In the trials—both of which were launched in the mid-1990s—patients whose tumor cells had missing or deleted parts of chromosomes 1 and 19 and who received the combination treatment lived substantially longer than patients whose tumors had these deletions but who received radiation therapy alone. About half of patients diagnosed with anaplastic oligodendroglioma have these chromosomal co-deletions. The combination treatment did not improve survival for patients whose tumor cells lacked the deletions.
Because of the immediate implications for patients, NCI and the Radiation Therapy Oncology Group (RTOG) announced the results of one of the trials, RTOG 9402, in January before they had been published or presented at a medical conference. Findings from both studies were presented in June 2012 at the American Society of Clinical Oncology annual meeting and published online October 15, 2012, in the Journal of Clinical Oncology (see journal abstracts here and here).
“These studies establish a new standard of care for patients with [anaplastic oligodendroglioma] tumors that harbor the 1p19q loss. No longer is radiation considered an adequate treatment for this patient population,” wrote Mark Gilbert, M.D., of the University of Texas MD Anderson Cancer Center in an accompanying editorial.
In the NCI-funded RTOG trial, participants whose tumors harbored both chromosomal deletions and who received high-dose chemotherapy with procarbazine (Matulane®), lomustine (CeeNu®), and vincristine (Vincasar®), a regimen known as PCV, followed by radiation had a median survival of 14.7 years. Participants with the deletions who received radiation alone had a median survival of 7.3 years.
Median survival for patients whose tumors did not have the chromosomal deletions was less than 3 years, regardless of whether they received the combination therapy or radiation alone.
In the other trial, EORTC 26951, patients received radiation therapy alone or radiation followed by a standard-dose PCV regimen. The median overall survival cannot yet be calculated for patients with the chromosomal co-deletions who received the combination therapy, but there is a strong trend toward improved overall survival.

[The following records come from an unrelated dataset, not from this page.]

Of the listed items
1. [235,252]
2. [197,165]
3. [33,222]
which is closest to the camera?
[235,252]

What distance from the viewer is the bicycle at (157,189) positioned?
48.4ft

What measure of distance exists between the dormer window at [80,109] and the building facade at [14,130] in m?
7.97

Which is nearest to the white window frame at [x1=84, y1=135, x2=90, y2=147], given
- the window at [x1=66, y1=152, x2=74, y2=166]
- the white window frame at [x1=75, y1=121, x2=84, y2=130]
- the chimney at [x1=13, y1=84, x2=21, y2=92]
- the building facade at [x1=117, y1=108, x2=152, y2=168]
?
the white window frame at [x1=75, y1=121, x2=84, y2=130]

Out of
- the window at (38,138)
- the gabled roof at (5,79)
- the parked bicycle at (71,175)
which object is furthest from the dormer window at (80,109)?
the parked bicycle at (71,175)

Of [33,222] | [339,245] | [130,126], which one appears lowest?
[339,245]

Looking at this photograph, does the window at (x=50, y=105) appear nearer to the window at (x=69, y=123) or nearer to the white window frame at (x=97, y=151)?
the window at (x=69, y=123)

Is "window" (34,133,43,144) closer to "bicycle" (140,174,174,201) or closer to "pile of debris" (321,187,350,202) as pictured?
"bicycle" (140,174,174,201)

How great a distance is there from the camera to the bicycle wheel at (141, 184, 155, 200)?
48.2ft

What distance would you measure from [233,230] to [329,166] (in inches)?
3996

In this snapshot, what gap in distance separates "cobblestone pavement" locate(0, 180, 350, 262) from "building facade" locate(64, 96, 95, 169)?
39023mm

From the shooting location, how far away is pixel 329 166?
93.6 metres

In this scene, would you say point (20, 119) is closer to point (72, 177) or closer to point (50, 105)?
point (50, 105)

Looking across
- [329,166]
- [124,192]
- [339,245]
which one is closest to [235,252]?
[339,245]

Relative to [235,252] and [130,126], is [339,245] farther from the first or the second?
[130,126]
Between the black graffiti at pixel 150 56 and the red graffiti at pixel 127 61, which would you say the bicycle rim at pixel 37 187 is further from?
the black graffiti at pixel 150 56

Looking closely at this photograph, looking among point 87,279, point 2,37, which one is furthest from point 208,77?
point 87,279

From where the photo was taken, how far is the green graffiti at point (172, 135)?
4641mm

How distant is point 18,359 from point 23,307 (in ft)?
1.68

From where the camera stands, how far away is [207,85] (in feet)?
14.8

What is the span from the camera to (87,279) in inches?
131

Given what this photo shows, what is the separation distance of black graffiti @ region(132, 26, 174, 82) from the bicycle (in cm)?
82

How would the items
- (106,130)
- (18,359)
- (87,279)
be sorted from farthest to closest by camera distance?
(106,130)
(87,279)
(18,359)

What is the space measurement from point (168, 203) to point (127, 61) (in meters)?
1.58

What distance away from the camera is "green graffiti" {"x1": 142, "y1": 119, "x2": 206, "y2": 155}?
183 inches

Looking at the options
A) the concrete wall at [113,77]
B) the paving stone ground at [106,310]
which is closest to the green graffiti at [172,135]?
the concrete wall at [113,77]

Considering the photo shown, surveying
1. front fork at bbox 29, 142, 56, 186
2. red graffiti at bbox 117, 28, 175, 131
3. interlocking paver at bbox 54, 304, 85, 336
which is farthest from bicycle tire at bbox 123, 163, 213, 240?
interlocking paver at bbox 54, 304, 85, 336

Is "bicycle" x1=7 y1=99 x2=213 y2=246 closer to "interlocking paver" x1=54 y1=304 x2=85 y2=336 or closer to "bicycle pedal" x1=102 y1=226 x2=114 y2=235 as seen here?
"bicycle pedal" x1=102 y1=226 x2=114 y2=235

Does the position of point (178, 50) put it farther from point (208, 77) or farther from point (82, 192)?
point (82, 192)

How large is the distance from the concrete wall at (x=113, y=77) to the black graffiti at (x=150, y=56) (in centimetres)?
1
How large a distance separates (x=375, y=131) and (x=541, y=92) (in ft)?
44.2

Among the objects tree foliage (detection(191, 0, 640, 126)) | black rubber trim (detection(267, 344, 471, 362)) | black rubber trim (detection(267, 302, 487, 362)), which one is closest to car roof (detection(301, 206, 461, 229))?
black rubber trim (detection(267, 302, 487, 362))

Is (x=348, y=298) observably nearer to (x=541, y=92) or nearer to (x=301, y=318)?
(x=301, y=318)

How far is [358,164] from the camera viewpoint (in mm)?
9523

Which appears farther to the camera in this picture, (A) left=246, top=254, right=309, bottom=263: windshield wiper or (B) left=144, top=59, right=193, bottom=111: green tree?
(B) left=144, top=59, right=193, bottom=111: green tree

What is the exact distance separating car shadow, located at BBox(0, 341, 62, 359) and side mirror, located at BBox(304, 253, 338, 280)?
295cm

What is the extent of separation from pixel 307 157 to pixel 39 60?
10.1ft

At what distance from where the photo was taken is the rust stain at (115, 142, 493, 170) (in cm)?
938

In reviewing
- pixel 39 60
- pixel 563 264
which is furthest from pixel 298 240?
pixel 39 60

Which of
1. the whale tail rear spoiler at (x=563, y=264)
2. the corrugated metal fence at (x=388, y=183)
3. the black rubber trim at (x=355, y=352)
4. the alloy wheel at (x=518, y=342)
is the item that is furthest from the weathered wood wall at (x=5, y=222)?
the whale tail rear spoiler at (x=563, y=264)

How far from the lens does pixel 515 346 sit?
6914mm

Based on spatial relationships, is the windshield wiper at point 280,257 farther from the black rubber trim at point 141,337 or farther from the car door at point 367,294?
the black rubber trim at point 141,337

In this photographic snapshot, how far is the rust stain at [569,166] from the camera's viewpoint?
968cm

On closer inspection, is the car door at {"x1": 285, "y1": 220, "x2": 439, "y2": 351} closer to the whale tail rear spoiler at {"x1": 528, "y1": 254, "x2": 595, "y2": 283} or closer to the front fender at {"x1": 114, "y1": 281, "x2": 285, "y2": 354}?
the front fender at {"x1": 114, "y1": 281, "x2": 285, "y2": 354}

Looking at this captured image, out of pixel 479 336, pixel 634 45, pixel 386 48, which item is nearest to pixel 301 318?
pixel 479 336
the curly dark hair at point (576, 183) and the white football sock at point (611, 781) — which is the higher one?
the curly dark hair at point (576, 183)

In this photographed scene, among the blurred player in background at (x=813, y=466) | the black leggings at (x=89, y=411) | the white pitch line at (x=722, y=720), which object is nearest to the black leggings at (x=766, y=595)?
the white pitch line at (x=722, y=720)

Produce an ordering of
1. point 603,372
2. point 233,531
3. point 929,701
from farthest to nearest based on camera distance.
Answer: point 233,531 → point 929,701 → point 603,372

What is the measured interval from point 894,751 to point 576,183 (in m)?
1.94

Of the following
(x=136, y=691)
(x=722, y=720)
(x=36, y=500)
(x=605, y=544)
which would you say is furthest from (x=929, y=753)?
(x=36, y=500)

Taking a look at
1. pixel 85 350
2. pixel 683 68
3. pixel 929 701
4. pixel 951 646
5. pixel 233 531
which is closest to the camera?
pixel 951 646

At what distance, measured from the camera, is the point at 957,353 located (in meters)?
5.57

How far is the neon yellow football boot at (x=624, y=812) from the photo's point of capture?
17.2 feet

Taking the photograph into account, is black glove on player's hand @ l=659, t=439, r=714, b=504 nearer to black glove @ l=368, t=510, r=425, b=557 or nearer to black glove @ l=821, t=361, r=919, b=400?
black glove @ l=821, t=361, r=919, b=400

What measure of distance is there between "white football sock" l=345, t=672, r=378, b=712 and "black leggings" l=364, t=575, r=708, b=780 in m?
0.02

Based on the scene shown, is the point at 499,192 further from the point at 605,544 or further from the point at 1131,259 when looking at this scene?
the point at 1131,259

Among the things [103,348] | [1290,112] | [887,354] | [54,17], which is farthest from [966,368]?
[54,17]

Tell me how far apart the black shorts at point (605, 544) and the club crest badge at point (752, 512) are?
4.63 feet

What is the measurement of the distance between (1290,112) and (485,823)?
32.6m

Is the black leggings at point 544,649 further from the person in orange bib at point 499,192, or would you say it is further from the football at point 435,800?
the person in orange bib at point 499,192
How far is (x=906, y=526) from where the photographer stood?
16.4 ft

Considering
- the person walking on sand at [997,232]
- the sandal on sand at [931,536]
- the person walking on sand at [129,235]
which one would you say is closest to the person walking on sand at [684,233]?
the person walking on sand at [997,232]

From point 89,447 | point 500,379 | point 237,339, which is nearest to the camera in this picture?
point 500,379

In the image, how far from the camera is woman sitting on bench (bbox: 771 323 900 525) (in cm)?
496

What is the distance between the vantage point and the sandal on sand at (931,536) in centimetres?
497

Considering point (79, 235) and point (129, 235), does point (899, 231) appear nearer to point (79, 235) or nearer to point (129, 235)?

There is still some uncertainty about the preferred treatment for these patients, cautioned the RTOG trial’s principal investigator, Gregory Cairncross, M.D., of the University of Calgary and his colleagues. For example, because it can improve survival in glioblastoma, has fewer side effects, and is easier to administer than the PCV regimen, many oncologists appear to prefer using temozolomide (Temodar®) to treat anaplastic oligodendroglioma.
In January, enrollment was suspended for a clinical trial called CODEL that was to include only patients with 1p19q deletions and randomly assign them to radiation alone or radiation plus chemotherapy with temozolomide. Because the evidence so strongly supports the combination of chemotherapy and radiation for patients with the chromosomal deletions, a radiation-alone arm would be unethical, trial leaders explained.
According to Bhupinder Mann, M.B.B.S., of NCI’s Division of Cancer Treatment and Diagnosis, the trial is being redesigned, with the hope of finalizing the changes by the end of the year.